(Entries shown)

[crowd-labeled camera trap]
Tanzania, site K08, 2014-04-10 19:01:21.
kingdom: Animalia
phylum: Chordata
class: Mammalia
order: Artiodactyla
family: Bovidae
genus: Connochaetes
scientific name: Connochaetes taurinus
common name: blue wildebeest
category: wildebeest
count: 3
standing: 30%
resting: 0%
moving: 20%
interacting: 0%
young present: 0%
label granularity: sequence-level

(End Entries shown)

■ **Directions**
Each line from the one containing "category: wildebeest" through the last line of the entries above is to be returned exactly, and no others.

■ **Exercise output**
category: wildebeest
count: 3
standing: 30%
resting: 0%
moving: 20%
interacting: 0%
young present: 0%
label granularity: sequence-level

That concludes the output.